The rule in Washington is stated in Ackerman v. Port of Seattle,55 Wash.2d 400, 405, 348 P.2d 664, 667 (1960):

We have held that an action for constitutional taking is not barred by Any statute of limitations and may be brought at any time before Title to the property taken Is acquired by prescription. The prescriptive period in this state has been held to be ten years.

(Italics ours.) We recognize anomaly inherent in the statement of the rule. Acquisition of title by way of prescription Is the result of the barring of an action by a statute of limitation.

An easement of right of way across the land of another, including even the establishment of a public highway over private property, may be acquired by prescription. (Citations omitted.)

The period required in this state to establish such a prescriptive right of way is ten years, by analogy to the provisions of Rem.Rev.Stat. § 156 (P.C. § 8161), which is the statute of limitations relative to actions for the recovery of real property. (Citations omitted.) 1

Northwest Cities Gas Co. v. Western Fuel Co., 13 Wash.2d 75, 82, 123 P.2d 771, 775 (1942). But anomalous or not, the rule in Washington is that: 'A corporation possessing the right of eminent domain may acquire property for its public uses in one of three ways only: (a) By purchase; (b) by condemning and paying for the property in the manner provided by law; and (c) by adverse possession for the statutory period.' Alymore v.

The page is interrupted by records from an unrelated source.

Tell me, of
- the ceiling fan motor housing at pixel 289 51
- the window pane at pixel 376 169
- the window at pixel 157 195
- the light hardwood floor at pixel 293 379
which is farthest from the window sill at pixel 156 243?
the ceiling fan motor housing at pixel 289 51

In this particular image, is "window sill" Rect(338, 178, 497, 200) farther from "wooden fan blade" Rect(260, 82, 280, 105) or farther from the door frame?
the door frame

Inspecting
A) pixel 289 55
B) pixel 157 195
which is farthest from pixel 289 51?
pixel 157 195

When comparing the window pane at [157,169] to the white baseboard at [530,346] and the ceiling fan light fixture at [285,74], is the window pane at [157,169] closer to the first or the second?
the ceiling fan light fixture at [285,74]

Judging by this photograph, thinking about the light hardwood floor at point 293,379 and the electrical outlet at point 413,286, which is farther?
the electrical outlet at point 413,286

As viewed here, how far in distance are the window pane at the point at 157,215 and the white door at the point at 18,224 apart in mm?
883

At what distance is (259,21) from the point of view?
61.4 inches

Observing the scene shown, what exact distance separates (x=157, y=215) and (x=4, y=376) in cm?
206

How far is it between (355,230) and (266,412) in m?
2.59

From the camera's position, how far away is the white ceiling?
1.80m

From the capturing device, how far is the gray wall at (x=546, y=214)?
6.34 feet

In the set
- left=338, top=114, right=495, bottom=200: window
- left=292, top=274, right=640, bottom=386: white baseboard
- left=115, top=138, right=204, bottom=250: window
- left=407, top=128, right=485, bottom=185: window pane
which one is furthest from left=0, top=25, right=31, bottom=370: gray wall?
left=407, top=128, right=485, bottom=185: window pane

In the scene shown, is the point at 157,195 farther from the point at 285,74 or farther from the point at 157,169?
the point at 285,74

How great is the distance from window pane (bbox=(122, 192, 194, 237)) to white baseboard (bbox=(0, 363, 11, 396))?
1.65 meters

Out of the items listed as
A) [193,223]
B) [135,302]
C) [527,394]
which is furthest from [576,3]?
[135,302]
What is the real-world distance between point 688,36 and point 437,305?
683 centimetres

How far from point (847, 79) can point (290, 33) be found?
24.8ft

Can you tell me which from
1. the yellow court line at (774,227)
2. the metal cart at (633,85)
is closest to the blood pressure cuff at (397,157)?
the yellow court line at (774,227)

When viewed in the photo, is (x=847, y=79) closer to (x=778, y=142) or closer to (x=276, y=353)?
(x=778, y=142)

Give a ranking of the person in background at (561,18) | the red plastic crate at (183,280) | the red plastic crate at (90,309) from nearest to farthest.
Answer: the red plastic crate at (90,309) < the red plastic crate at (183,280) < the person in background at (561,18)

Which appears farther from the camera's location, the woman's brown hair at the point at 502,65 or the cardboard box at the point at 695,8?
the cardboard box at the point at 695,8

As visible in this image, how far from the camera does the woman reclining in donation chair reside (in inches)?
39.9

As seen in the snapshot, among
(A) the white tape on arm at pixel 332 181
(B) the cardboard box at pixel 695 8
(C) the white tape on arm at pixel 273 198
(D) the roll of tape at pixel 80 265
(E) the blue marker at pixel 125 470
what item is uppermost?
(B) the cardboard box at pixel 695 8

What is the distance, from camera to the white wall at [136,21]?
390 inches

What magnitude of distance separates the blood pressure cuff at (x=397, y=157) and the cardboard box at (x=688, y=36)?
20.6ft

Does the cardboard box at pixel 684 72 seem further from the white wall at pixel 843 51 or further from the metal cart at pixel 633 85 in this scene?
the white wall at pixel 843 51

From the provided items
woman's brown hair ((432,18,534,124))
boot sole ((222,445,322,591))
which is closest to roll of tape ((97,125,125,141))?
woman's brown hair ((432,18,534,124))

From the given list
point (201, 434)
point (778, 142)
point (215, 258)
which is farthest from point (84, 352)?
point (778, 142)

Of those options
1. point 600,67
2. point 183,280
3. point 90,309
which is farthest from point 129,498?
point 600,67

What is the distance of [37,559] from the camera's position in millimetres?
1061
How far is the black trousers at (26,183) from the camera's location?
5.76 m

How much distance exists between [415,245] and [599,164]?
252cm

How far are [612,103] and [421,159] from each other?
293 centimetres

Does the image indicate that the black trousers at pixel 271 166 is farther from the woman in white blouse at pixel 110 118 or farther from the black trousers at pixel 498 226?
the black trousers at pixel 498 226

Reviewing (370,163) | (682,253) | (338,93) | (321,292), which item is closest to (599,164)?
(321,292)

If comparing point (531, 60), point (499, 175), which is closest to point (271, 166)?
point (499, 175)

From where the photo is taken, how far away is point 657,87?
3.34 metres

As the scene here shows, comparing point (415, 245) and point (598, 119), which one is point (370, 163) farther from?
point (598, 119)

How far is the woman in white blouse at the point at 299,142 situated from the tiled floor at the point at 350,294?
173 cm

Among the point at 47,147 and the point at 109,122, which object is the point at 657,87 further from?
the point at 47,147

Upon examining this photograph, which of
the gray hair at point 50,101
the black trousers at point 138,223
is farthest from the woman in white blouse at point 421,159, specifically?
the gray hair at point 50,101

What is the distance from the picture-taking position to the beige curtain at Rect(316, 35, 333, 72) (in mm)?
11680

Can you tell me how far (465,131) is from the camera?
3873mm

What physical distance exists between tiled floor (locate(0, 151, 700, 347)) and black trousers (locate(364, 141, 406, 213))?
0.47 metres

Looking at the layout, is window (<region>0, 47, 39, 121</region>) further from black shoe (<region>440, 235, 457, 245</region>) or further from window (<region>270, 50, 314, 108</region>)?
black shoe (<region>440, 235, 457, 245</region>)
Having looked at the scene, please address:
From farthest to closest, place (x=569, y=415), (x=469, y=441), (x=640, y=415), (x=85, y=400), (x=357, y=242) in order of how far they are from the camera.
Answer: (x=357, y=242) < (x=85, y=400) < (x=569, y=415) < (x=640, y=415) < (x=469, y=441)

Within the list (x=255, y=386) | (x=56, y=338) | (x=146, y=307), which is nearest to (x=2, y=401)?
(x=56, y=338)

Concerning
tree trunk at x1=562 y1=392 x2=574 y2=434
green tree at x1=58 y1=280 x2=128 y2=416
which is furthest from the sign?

Seattle, 100 Wash. 515, 518, 171 P. 659, 660 (1918).

We hold that the trial judge did not err in ruling that because the City of Snohomish acquired title to the easterly 12 feet of his property by prescription, Joslin lost his constitutional right to compensation.

II. WHEN A MUNICIPALITY TAKES PRIVATE PROPERTY FOR A PUBLIC USE WITHOUT INSTITUTING CONDEMNATION PROCEEDINGS, IS THE OWNER ENTITLED TO AN AWARD OF REASONABLE ATTORNEY AND EXPERT WITNESS FEES IN A JUDGMENT AWARDING COMPENSATION FOR THE TAKING?

The city has not cross-appealed from the trial judge's ruling that it had not acquired title to the southerly tip of the Joslin property by prescription. For the reasons discussed in Alymore v. Seattle, Supra at 523, 171 P. at 662, Joslin is constitutionally entitled to receive 'just compensation.'

(An owner's) right of recovery is founded upon and grows out of his title to the land, and until such title is lost by adverse possession he should have the right to maintain an action to recover that which represents the property itself.

The trial resulted in a jury award of $7,500 to Joslin for the loss of the southerly tip of his property.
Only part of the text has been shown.